DESCRIPTION OF THE TASK:
Copy the data from the line containing "nearest to (left=327, top=252, right=344, bottom=292): woman" up to and including the line containing "4. the woman's arm at [231,97]", reproducing each line verbatim.

Begin DATA FOR THIS TASK

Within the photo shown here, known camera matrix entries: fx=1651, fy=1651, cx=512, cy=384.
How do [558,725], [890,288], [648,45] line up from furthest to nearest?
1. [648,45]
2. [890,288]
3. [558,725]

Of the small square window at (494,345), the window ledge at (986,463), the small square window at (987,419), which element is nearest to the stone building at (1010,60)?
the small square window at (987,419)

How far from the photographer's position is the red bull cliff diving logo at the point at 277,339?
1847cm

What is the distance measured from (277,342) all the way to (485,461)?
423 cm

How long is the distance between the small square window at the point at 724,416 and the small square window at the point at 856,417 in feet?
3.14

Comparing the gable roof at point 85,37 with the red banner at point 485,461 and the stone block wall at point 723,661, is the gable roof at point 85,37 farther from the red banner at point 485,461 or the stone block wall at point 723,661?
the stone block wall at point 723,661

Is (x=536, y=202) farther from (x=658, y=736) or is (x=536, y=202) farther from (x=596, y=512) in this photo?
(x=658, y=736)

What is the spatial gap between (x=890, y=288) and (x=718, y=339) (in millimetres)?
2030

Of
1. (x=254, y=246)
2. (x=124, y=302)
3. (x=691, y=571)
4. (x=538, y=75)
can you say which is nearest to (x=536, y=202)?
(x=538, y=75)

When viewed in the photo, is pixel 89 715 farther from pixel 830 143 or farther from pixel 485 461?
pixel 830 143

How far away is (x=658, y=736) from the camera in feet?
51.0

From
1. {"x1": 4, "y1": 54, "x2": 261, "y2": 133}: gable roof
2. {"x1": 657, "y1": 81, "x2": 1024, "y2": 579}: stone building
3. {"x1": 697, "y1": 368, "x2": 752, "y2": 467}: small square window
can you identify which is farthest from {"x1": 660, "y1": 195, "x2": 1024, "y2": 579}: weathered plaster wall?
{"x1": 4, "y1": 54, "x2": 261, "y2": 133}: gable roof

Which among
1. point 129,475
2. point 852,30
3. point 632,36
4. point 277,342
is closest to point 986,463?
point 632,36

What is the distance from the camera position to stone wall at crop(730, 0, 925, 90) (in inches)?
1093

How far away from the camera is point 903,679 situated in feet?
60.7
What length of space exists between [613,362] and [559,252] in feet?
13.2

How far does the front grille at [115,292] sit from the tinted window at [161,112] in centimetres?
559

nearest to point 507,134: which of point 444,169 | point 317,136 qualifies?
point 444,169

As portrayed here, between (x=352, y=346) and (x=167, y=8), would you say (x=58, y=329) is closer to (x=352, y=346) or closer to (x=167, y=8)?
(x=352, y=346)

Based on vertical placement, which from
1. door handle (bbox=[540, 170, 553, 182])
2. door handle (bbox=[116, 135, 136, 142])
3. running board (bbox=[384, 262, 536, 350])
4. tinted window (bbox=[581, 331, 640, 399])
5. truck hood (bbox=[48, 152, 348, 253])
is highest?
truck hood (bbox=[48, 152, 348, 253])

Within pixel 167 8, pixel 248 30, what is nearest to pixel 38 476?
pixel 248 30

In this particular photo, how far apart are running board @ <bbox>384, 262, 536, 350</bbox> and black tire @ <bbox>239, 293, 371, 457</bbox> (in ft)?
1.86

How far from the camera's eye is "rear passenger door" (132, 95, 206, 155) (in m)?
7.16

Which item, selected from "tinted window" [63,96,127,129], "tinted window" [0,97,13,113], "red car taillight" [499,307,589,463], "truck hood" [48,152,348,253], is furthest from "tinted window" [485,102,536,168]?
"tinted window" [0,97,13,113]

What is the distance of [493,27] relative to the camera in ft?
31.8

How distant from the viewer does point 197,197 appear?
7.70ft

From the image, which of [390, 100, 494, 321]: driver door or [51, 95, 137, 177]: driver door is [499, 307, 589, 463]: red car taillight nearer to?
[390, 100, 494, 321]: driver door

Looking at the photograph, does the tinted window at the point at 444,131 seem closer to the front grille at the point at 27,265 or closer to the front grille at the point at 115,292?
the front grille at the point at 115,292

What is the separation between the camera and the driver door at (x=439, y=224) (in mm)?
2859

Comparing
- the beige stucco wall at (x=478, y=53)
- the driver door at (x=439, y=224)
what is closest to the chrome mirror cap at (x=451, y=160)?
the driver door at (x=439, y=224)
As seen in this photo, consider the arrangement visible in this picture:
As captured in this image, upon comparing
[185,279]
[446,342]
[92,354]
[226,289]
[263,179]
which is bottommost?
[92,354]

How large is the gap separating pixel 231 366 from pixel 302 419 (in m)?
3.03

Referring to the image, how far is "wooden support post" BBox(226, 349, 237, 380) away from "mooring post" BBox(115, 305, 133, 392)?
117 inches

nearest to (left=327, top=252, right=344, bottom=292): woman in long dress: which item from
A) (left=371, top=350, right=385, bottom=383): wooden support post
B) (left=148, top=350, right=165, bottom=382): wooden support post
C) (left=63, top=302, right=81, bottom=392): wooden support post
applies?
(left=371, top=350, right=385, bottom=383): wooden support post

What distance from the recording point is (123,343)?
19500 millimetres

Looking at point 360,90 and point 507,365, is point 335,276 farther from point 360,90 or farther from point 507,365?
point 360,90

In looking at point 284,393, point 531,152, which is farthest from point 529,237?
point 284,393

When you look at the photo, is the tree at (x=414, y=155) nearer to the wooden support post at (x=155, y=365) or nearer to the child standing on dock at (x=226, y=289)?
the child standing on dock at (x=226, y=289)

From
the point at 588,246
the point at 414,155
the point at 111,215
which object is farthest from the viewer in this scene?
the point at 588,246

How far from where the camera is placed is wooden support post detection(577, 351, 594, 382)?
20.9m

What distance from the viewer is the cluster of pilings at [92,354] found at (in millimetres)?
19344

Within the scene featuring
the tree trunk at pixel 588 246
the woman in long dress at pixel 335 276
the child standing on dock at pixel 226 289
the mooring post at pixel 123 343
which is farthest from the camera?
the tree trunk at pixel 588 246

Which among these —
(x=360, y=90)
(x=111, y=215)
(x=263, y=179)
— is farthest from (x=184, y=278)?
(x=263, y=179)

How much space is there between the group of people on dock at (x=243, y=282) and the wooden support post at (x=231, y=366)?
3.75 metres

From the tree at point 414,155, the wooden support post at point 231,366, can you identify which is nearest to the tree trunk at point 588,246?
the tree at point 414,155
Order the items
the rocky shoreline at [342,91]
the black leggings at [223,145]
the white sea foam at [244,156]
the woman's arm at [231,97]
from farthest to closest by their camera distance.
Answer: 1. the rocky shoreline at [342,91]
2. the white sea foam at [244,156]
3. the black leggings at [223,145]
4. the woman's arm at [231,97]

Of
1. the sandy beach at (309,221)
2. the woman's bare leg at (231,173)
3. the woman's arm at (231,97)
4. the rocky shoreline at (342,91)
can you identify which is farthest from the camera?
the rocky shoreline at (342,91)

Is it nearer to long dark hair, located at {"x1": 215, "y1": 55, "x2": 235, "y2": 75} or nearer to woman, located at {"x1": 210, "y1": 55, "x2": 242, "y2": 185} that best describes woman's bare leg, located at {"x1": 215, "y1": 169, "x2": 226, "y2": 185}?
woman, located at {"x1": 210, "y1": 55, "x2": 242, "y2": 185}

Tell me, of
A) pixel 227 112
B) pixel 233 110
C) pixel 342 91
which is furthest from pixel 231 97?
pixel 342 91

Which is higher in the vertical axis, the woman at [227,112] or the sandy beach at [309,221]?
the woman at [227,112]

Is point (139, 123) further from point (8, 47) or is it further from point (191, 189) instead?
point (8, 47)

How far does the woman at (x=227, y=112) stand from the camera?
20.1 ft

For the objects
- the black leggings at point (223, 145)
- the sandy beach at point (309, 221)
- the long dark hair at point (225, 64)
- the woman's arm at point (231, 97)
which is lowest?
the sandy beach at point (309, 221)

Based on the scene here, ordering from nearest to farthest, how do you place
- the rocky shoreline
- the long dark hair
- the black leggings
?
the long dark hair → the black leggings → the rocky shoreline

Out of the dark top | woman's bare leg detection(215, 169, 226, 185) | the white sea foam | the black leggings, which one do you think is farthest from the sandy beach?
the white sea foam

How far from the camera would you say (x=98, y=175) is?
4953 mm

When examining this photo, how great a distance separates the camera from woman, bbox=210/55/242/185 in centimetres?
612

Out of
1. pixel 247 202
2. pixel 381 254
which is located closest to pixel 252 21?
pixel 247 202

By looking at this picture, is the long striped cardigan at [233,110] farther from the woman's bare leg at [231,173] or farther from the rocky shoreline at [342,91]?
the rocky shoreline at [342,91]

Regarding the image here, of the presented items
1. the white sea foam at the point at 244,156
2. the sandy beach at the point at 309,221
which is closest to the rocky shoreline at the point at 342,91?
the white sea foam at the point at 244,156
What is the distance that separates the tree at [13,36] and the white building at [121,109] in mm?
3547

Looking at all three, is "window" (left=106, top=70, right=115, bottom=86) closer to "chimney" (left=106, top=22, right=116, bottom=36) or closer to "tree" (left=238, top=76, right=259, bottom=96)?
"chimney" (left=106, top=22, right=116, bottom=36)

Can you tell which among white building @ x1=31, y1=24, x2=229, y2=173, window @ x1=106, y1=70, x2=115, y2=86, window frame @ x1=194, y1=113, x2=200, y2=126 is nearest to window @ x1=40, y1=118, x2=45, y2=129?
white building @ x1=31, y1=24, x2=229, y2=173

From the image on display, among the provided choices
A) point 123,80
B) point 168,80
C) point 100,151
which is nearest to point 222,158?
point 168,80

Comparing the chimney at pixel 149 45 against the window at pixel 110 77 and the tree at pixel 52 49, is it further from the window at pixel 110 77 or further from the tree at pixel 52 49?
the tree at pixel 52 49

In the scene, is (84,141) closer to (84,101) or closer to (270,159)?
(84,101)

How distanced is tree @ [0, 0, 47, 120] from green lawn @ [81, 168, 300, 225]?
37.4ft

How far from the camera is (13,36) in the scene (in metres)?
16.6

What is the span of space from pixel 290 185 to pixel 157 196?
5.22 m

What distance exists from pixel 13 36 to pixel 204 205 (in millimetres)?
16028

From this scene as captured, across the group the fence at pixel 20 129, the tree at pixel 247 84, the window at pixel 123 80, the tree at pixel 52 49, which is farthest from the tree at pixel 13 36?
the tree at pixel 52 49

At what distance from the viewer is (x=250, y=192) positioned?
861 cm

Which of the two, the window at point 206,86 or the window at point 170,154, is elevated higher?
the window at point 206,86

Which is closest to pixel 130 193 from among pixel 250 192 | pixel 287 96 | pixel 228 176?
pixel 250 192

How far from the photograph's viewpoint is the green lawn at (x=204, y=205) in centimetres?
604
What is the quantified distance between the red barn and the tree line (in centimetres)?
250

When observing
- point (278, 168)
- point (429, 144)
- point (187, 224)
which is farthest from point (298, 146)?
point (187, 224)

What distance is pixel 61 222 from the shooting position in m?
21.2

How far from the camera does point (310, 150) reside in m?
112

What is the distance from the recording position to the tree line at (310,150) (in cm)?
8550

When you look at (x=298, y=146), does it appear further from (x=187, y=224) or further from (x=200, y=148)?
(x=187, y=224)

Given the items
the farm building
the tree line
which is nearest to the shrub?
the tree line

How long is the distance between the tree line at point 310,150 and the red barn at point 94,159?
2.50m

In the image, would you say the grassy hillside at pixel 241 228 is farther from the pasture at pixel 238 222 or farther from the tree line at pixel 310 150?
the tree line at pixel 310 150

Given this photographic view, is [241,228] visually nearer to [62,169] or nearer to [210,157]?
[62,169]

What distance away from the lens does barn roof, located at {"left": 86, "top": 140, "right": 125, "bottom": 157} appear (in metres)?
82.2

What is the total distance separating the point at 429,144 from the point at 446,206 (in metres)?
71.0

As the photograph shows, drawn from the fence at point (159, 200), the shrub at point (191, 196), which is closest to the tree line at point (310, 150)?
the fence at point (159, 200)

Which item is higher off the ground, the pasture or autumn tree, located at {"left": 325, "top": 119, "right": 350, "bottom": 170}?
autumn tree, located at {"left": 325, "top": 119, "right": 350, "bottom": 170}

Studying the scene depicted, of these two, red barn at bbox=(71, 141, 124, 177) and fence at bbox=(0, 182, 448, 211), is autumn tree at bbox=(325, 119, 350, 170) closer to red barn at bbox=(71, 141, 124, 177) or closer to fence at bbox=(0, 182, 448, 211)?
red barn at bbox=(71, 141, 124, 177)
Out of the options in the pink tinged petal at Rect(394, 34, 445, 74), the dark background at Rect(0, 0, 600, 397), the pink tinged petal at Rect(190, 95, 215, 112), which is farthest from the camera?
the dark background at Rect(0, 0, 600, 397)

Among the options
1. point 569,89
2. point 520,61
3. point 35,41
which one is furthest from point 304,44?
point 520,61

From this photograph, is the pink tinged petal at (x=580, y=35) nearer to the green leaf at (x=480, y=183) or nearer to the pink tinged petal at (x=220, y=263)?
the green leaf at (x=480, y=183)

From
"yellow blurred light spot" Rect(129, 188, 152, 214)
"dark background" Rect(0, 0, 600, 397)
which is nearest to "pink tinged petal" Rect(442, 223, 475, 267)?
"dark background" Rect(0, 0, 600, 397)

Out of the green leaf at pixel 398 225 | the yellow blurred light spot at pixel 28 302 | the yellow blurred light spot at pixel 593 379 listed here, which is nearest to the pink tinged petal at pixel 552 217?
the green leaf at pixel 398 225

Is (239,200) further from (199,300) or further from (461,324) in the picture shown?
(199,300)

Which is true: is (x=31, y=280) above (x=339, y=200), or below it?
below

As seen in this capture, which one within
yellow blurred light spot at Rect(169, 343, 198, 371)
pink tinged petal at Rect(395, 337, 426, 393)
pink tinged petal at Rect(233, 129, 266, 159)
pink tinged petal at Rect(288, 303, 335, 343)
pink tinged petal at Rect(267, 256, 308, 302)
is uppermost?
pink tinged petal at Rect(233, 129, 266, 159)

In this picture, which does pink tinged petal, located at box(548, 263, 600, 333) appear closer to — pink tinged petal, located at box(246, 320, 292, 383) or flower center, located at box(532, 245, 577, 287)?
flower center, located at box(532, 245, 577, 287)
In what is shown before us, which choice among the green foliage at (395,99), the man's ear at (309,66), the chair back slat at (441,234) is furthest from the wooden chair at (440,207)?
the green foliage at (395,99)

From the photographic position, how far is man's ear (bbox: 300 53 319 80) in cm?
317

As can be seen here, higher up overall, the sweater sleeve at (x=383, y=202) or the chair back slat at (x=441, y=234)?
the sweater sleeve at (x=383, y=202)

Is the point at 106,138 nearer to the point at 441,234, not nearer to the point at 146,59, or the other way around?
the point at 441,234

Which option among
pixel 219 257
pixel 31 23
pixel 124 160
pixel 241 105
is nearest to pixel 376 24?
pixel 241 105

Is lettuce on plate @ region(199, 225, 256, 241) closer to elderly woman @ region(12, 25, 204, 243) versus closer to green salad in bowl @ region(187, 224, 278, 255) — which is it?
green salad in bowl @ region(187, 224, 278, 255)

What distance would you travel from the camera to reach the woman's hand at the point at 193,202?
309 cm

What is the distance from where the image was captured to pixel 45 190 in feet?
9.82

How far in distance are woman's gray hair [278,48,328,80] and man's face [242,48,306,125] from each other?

End DATA FOR THIS TASK

FINISHED TASK:
nearest to (left=327, top=252, right=344, bottom=292): woman in long dress: which item from
A) (left=371, top=350, right=385, bottom=383): wooden support post
B) (left=148, top=350, right=165, bottom=382): wooden support post
C) (left=63, top=302, right=81, bottom=392): wooden support post
applies?
(left=371, top=350, right=385, bottom=383): wooden support post

What distance from the recording point is (123,343)?
19500 millimetres

Looking at point 360,90 and point 507,365, is point 335,276 farther from point 360,90 or farther from point 507,365?
point 360,90

In looking at point 284,393, point 531,152, which is farthest from point 529,237?
point 284,393

When you look at the photo, is the tree at (x=414, y=155) nearer to the wooden support post at (x=155, y=365) or nearer to the child standing on dock at (x=226, y=289)?
the child standing on dock at (x=226, y=289)

From
the point at 588,246
the point at 414,155
the point at 111,215
which object is farthest from the viewer in this scene?
the point at 588,246

How far from where the camera is placed is wooden support post detection(577, 351, 594, 382)?
20.9m

What distance from the viewer is the cluster of pilings at [92,354] found at (in millimetres)?
19344

Within the scene featuring
the tree trunk at pixel 588 246
the woman in long dress at pixel 335 276
the child standing on dock at pixel 226 289
the mooring post at pixel 123 343
which is farthest from the camera?
the tree trunk at pixel 588 246

Which among these —
(x=360, y=90)
(x=111, y=215)
(x=263, y=179)
— is farthest from (x=184, y=278)?
(x=263, y=179)

How much space is there between the group of people on dock at (x=243, y=282) and the wooden support post at (x=231, y=366)?
3.75 metres

From the tree at point 414,155, the wooden support post at point 231,366, can you identify which is nearest to the tree trunk at point 588,246?
the tree at point 414,155
Order the items
the rocky shoreline at [342,91]
the black leggings at [223,145]
the white sea foam at [244,156]
the woman's arm at [231,97]
from farthest to closest by their camera distance.
Answer: 1. the rocky shoreline at [342,91]
2. the white sea foam at [244,156]
3. the black leggings at [223,145]
4. the woman's arm at [231,97]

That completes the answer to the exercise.